ISLAMABAD police are worried that murders in the city are on the rise. Sixty-six people have been murdered so far this year, 55 of them in the rural areas of the capital territory where property and family disputes lead to violent crimes.
What worries the police more is a new trend - tribals involved in similar disputes running away from the northwest to Islamabad for safety and being hunted down by their enemies and killed.
It is difficult to track down such killers as they return to their lawless lands after committing the crime. “In the tribal culture, the instinct of revenge works, not law,” said a senior police officer.
Scores are settled personally, not through police. Families want to avenge their hurt themselves. They would not even approach police, much less help in investigating a crime. That often leads to a vicious cycle of revenge killings, according to the officer.
Tribal communities do hold jirgas to settle disputes and punish members found guilty of violating the tribal code and customs.

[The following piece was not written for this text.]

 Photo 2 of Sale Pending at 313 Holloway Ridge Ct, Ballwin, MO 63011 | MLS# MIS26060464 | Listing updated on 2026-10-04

One can be fined or banished from the community for minor violations. But murderers usually flee rather than face a jirga.

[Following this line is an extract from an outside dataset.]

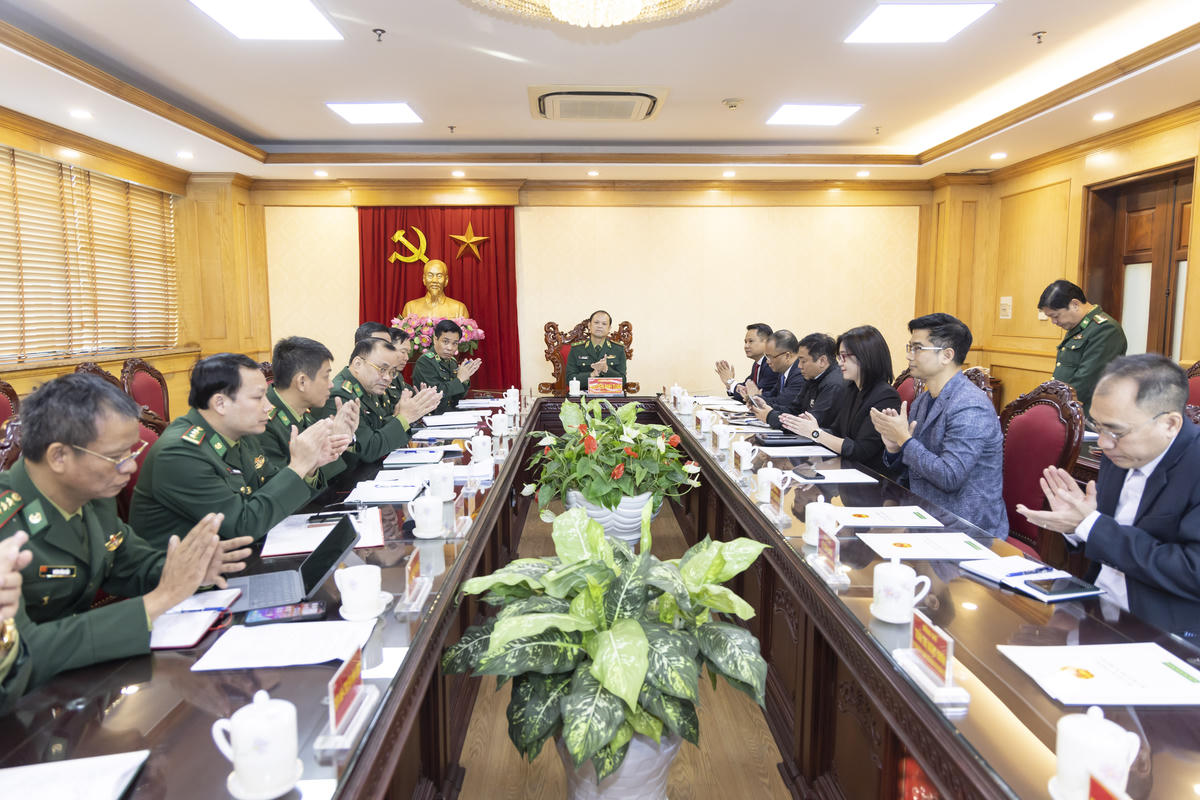 Quang cảnh buổi làm việc. Ảnh: Quang Vinh.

They try to vanish in the urban populations. But the possibility of their pursuers hunting them down is never far away.
In recent years, some tribal fugitives have sought to hide in Islamabad, particularly in its rural areas of Koral, Sihala and Shahzad Town in the southeast and Tarnol and Golra in the southwest.

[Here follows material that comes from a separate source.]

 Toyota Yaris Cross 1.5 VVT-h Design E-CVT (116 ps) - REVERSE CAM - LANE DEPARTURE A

Police frequently comb these areas for militants and criminals and hauls up those who possess no, or doubtful identification.
But it is not much help to catch any fugitive. Majority of them happen to be poor migrant workers who arrive in Islamabad in search of earning a living.
Meanwhile, revenge murders go on in the localities with the police at a loss how to bring the killers to book.
Mohammad Bashir, a cook from Kohat, became the latest victim on July 1 when his body was found in a nullah in Sector G-11/2.
Police investigations revealed that he was residing in Merabadi in Golra with his cousin Ahsan Ullah, an imam in a local mosque.
Both had run away, with their loves, from their native town and married them. A jirga banished them. They had been living in Golra for two years. On the fateful day, Bashir went out of the house in answer to a call from his in-laws only to be found shot dead in the afternoon.
Earlier, on June 20, Raza Khan, a native of Swabi, was murdered when he came to visit his in-laws in Gulshanabad in Tarnol. It turned out that the killer was the son-in-law of his elder brother who had followed him from Swabi to settle a family feud. Police knew nothing more than that the killer had escaped on a motorcycle.
On May 23, four unidentified persons shot dead Mumtaz Alam, a native of Kohistan, outside his house in Sihala. The four called him out and killed him. Police believe Alam, who had been living in Sihala for 16 years, fell victim to old enmity.
Misal Khan, a cobbler from Bajaur Agency, was stabbed to death by two persons outside his house in Muslim Colony, adjacent to Bari Imam shrine, on April 12. Police suspected he was a hunted man.
Before that, on February 8, Rayaz Ahmed, a migrant from Mansehra and administrator of a seminary in Bhara Kahu suburbs, was killed, allegedly by his in-laws.
Police were told Ahmed was asked to come out of his house by relatives living in the same locality and was shot dead as he tried to flee them.
There was a time when criminals of urban areas used to flee to tribal areas for refuge. Now, the roles seem to have reversed.